== EXCERPT PROVIDED ==
Content starts

ADDITIVE MANUFACTURING

Additive Manufacturing

Work in our lab has focused on using 3D printing methods such as select laser melting (SLM) to create bespoke devices to be produced efficiently and cost effectively for the treatment of aortic coarctation. Our first study has investigated using chemical etching to overcome design constraints associated with additive manufacturing and improving the overall surface finish. Using an SLM realizer (100W fibre laser) and Ti-6Al-4V powder, stent geometries can be printed when sufficient supports are placed. As shown by figure 1 and 2, it was demonstrated that more novel designs can be obtained by tailoring the initial .stl file input to have different initial dimensions, that can be removed by etching to create both closed / open cell designs and improve overall surface finish.

Content ends

== TASK INSTRUCTIONS ==
Write a continuation of the lab's additive manufacturing text about 3D-printed stents, starting after its final sentence.

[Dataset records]
Content starts

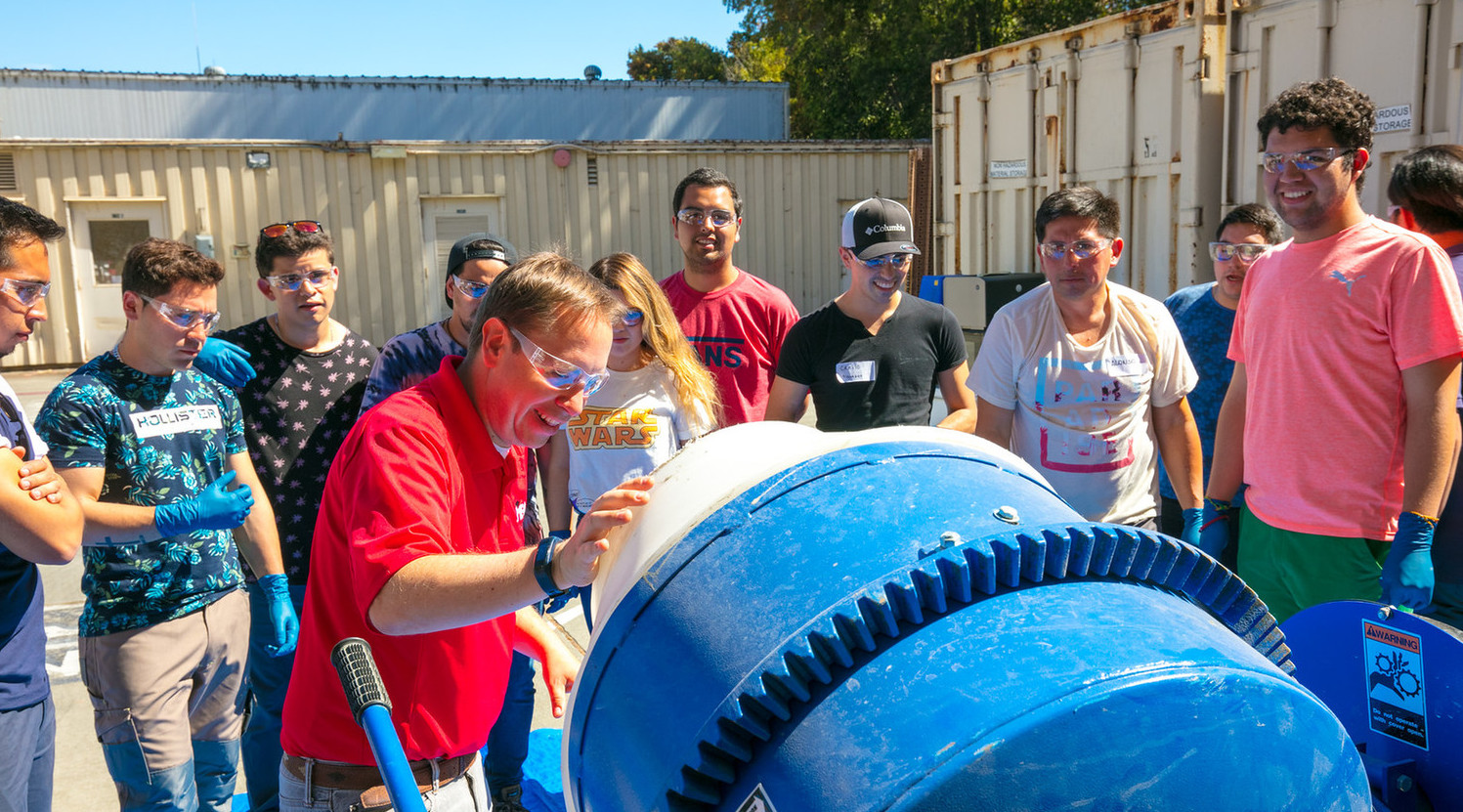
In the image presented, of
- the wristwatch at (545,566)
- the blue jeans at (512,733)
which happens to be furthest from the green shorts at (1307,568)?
the blue jeans at (512,733)

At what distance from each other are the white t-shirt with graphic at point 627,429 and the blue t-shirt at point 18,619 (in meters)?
1.46

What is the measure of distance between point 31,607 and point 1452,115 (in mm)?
6357

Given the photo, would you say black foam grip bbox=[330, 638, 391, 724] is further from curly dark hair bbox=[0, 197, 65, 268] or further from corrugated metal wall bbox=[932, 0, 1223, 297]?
corrugated metal wall bbox=[932, 0, 1223, 297]

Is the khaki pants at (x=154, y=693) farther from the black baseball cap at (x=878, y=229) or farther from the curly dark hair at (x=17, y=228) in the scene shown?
the black baseball cap at (x=878, y=229)

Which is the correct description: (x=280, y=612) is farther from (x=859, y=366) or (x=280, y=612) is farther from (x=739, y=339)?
(x=859, y=366)

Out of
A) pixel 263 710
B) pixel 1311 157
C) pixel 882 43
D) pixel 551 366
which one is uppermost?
pixel 882 43

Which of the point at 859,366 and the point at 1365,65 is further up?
the point at 1365,65

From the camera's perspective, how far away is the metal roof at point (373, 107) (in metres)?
17.9

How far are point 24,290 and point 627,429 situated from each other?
1.60m

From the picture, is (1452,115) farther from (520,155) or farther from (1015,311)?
(520,155)

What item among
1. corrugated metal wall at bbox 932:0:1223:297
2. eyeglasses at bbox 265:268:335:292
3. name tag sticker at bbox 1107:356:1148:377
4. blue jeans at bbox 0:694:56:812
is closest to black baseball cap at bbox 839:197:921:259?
name tag sticker at bbox 1107:356:1148:377

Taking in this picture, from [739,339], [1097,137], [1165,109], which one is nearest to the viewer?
[739,339]

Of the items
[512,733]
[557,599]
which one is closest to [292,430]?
[512,733]

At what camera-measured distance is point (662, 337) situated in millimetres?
3297
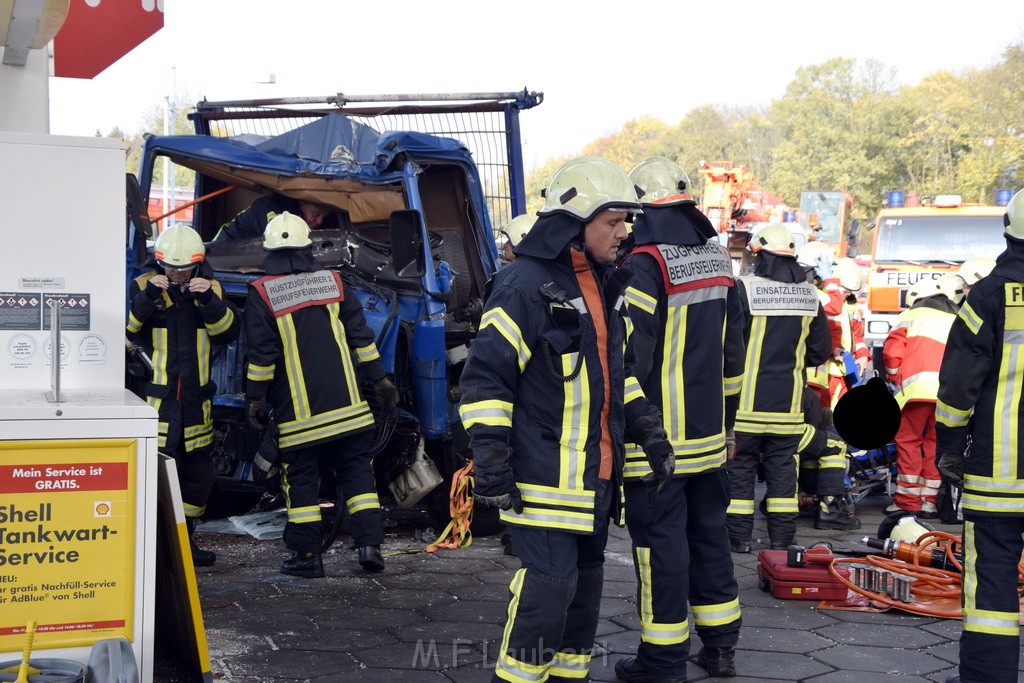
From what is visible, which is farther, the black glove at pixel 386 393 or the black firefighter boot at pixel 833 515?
the black firefighter boot at pixel 833 515

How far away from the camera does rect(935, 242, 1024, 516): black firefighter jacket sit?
4.11 meters

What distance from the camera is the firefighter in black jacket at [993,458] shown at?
409 centimetres

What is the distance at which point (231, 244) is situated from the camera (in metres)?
7.08

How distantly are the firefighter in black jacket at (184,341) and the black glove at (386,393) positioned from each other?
0.90 metres

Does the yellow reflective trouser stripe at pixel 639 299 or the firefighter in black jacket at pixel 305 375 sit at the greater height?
the yellow reflective trouser stripe at pixel 639 299

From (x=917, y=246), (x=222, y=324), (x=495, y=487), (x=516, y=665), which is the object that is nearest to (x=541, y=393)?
(x=495, y=487)

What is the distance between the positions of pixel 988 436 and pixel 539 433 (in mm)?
1830

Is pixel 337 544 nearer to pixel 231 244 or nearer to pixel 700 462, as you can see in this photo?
pixel 231 244

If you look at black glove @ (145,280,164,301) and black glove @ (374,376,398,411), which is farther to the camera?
black glove @ (374,376,398,411)

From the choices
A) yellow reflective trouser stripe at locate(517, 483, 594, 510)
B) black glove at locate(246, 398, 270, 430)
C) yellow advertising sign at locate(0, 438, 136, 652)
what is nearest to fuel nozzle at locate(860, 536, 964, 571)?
yellow reflective trouser stripe at locate(517, 483, 594, 510)

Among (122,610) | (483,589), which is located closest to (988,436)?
(483,589)

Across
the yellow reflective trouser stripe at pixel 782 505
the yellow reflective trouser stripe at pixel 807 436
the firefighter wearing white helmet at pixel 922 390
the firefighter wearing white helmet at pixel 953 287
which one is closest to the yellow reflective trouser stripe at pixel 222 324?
the yellow reflective trouser stripe at pixel 782 505

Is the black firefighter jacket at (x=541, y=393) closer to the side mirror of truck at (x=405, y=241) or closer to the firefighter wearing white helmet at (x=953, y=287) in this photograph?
the side mirror of truck at (x=405, y=241)

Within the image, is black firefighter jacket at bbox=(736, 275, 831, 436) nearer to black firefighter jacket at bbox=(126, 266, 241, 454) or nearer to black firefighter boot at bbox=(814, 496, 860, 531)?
black firefighter boot at bbox=(814, 496, 860, 531)
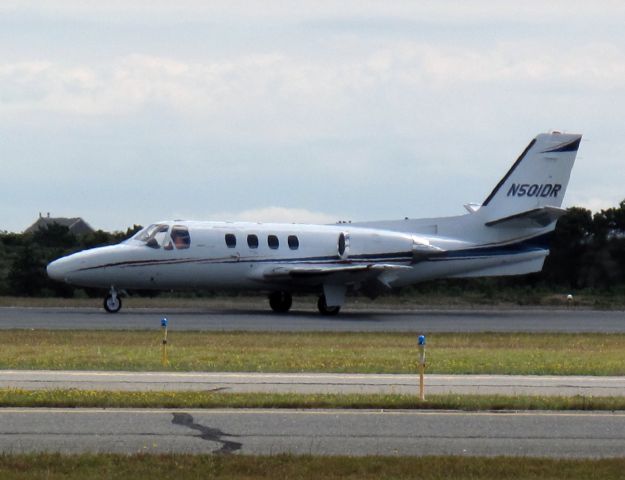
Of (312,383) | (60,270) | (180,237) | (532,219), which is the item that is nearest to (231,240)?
(180,237)

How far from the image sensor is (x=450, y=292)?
5650cm

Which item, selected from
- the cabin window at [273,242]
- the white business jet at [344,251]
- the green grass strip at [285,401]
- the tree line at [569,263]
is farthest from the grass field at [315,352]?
the tree line at [569,263]

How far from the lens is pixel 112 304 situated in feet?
128

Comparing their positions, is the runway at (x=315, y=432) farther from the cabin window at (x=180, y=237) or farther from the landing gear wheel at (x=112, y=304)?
the cabin window at (x=180, y=237)

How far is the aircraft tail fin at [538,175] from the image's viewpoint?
42.9m

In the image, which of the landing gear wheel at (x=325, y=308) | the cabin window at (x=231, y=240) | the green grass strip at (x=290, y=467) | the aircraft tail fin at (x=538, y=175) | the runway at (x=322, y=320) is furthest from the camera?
the aircraft tail fin at (x=538, y=175)

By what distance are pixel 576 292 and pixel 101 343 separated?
28.3 metres

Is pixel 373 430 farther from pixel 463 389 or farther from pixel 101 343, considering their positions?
pixel 101 343

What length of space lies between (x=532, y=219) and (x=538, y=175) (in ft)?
5.63

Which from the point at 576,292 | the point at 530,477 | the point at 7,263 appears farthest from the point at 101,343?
the point at 7,263

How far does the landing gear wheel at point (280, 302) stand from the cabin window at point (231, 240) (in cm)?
294

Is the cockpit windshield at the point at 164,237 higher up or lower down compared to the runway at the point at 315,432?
higher up

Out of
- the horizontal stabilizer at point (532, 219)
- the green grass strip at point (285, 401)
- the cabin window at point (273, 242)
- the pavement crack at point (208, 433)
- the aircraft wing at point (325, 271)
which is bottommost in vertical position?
the pavement crack at point (208, 433)

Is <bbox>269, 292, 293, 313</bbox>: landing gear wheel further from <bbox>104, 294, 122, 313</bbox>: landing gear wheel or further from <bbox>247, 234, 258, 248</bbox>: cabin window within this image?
<bbox>104, 294, 122, 313</bbox>: landing gear wheel
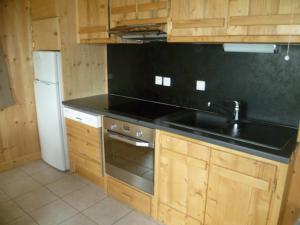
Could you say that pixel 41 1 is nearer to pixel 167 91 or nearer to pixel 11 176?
pixel 167 91

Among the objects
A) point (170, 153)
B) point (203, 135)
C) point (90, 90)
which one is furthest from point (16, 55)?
point (203, 135)

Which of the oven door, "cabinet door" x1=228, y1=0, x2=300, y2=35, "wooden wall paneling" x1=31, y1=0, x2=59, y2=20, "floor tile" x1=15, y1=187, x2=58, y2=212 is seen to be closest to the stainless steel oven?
the oven door

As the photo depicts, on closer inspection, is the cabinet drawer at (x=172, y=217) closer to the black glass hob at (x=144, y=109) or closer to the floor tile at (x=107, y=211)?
the floor tile at (x=107, y=211)

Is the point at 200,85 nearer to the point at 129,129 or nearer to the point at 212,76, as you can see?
the point at 212,76

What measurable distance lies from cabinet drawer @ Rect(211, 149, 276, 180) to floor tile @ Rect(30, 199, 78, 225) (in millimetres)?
1447

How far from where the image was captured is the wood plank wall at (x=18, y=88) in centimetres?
275

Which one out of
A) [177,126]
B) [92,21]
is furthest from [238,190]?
[92,21]

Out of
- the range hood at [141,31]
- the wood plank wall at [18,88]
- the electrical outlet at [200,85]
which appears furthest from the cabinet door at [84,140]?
the electrical outlet at [200,85]

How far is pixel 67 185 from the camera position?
265 centimetres

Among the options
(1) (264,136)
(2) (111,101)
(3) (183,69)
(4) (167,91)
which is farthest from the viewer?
(2) (111,101)

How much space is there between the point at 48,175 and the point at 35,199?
A: 0.46 metres

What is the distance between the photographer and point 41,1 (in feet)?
8.55

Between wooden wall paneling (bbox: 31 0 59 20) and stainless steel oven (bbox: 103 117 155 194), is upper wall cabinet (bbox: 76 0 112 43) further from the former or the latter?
stainless steel oven (bbox: 103 117 155 194)

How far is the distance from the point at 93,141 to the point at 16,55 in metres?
1.46
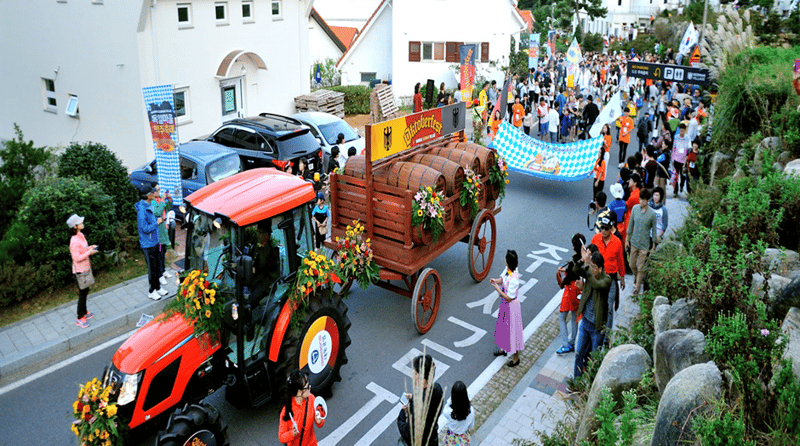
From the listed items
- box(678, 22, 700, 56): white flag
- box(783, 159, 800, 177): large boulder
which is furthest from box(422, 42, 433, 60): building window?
box(783, 159, 800, 177): large boulder

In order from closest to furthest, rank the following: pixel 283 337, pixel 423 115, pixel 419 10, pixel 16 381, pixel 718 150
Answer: pixel 283 337 → pixel 16 381 → pixel 423 115 → pixel 718 150 → pixel 419 10

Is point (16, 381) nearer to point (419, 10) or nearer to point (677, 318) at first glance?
point (677, 318)

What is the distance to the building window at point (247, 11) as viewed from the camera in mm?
19703

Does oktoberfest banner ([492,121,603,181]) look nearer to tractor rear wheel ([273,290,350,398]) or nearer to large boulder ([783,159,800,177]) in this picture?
large boulder ([783,159,800,177])

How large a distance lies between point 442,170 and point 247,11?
13.5m

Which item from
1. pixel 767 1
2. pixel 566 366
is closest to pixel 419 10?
pixel 767 1

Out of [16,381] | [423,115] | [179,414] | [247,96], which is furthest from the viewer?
Answer: [247,96]

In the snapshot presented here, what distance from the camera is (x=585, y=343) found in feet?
24.8

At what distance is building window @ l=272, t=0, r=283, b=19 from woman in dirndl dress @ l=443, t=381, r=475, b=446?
18.0 meters

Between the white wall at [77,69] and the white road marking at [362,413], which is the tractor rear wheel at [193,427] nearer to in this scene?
the white road marking at [362,413]

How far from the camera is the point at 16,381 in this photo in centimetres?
796

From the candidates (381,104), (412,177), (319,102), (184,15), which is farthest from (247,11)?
(412,177)

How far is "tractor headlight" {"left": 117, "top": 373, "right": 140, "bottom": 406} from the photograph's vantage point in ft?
19.0

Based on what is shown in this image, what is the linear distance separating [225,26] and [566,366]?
15261mm
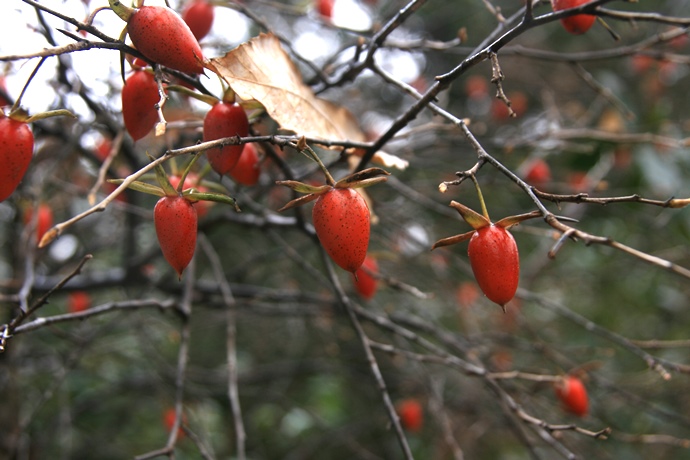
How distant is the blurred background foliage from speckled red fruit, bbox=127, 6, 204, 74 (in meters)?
0.56

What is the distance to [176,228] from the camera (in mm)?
745

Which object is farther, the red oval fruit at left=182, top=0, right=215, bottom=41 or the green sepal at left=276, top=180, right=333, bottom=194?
the red oval fruit at left=182, top=0, right=215, bottom=41

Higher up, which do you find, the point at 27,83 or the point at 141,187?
the point at 27,83

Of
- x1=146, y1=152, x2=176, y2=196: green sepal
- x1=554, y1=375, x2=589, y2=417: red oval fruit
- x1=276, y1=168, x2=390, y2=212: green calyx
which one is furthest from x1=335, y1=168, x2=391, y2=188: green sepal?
x1=554, y1=375, x2=589, y2=417: red oval fruit

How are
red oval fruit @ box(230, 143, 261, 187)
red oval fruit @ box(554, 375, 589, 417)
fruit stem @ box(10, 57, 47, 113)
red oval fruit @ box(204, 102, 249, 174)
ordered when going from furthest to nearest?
red oval fruit @ box(554, 375, 589, 417) → red oval fruit @ box(230, 143, 261, 187) → red oval fruit @ box(204, 102, 249, 174) → fruit stem @ box(10, 57, 47, 113)

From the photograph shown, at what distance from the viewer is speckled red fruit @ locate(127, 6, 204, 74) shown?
0.73 meters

Content ends

== TASK OUTPUT ==
_{Figure (1): SLM printed stents and stereoscopic images showing (a) Simple honeycomb (SH) (b) Simple Honeycomb etched (SHE) and (c) the Novel Design Etched (NDE)}

_{Figure (2): SEM micrographs of honeycomb stents, showing the effect of chemical etching on surface cleaning and reduction of strut size. In as fabricated status (top row) and after etching (bottom row)}

Melt Electrowriting

Scale: 5mm

We are exploring using melt electrowriting (MEW) to develop bioinspired fibre-reinforcement structures for polymer-based prosthetic valve leaflets.

Reference: Hughes, C., Johnston, R., Whelan, A., O’Reilly, D., Campbell, E., Lally, C. (2023) ‘Using Finite Element Modelling to Inform Fibre Reinforcement in Polymer Heart Valve Leaflets’ in Bioengineering in Ireland Conference. Enfield, Ireland.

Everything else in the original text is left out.